• [ЗАДАНИЕ 1]
Какую книгу мама дала Норе, когда та попросила две одинаковые книжки для кукольного спектакля, по словам отрывка для чтения?

С этого дня Нора и Маргарита стали к нам приходить, и вместе, и врозь, и даже воспитывать нас иногда. Помню, как Норочка впервые нам читала вслух «Повести Белкина». Однажды они вдвоем сделали для нас кукольный спектакль по сказке Андерсена «Принцесса на горошине». Принесли из дому самодельных бумажных куколок на ниточках, и Нора попросила у мамы: «Наталья Константиновна, дайте мне две одинаковые книжки». Я еще подумала: «Откуда ей известно, что у нас есть две одинаковые?» Мама взяла со своего столика наш любимый двухтомник Лермонтова и дала ей. Из Лермонтова получились прекрасные кулисы. К слову, Нора потом вместе с Сергеем Владимировичем Образцовым создавала советский кукольный театр. А дружба между нами начала расти и выросла до очень большой. И в зрелые годы сводная сестра Маргарита стала для меня самым близким человеком на свете.
После пожара, уничтожившего ее флигель, бабушка Варвара Ильинична перебралась к нам. Родители отказались от большой столовой, перетащили обеденный стол в самую маленькую комнатку, а большую отдали бабушке, потому что она переехала вместе со своей матерью, Юлией Аркадьевной Зилоти, урожденной Рахманиновой. Рахманиновы – это самый старый род из всей нашей семьи, там корни уходят куда-то к Ивану Грозному.
Свою прабабушку по материнской линии, бабу Юлю, как ее звали в доме, я хорошо помню, мне было восемь лет, когда она умерла. Последние годы она была уже парализована, но бабушка ее как-то вынимала из кровати, и она весь день сидела у стола в таком легоньком плетеном креслице совершено одетая – в юбке и блузке, и на голове у нее еще была кружевная наколка, закрепленная шпильками. До конца дней она сохранила удивительную память: все молитвы знала наизусть. И мой папа, один из самых сильных лингвистов своего времени, говорил, что лучше Юлии Аркадьевны никто грамматику не знает – и русскую, и французскую, и немецкую, любой вопрос ей можно задать, она никогда не ошибется, проверять не надо. И он к ней ходил иногда в комнату что-нибудь спросить грамматическое.

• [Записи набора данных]
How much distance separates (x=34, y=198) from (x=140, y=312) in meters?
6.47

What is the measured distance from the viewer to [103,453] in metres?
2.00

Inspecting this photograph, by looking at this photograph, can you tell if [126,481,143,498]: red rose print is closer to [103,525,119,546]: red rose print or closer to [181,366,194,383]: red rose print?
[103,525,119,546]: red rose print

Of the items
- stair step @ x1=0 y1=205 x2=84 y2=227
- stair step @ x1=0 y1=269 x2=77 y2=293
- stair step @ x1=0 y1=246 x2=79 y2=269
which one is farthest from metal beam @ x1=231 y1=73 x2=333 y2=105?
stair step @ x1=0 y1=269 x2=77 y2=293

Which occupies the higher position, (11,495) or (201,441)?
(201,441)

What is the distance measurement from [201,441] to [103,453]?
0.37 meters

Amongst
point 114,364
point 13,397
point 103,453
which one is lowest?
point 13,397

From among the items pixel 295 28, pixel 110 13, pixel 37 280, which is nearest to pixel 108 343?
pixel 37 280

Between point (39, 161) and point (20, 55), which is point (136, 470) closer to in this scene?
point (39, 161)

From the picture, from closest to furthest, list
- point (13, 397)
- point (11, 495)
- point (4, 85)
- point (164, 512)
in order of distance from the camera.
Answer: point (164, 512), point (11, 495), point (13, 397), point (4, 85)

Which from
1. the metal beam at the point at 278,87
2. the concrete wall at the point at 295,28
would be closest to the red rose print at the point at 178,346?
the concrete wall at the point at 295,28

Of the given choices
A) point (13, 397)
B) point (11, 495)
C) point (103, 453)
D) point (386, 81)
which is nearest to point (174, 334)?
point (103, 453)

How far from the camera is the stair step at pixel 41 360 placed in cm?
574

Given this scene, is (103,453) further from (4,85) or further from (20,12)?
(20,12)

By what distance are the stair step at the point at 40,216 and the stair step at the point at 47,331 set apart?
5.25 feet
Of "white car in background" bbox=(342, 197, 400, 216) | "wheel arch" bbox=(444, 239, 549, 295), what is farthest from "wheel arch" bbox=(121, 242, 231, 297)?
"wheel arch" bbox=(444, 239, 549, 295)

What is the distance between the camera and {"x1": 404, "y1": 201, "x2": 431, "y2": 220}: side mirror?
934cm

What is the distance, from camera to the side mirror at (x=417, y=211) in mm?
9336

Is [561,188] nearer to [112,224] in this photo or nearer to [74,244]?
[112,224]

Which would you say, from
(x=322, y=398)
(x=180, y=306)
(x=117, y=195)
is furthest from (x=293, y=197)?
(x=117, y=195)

• [ЗАДАНИЕ 2]
Повторите без изменений строки записей от строки со словами «What is the distance, from» до конца записей, включая обе границы.

• [ПРАВИЛЬНЫЙ ОТВЕТ 1]
Двухтомник Лермонтова.

• [ПРАВИЛЬНЫЙ ОТВЕТ 2]
What is the distance, from camera to the side mirror at (x=417, y=211) in mm?
9336

Is [561,188] nearer to [112,224] in this photo or nearer to [74,244]?
[112,224]

Which would you say, from
(x=322, y=398)
(x=180, y=306)
(x=117, y=195)
is furthest from (x=293, y=197)?
(x=117, y=195)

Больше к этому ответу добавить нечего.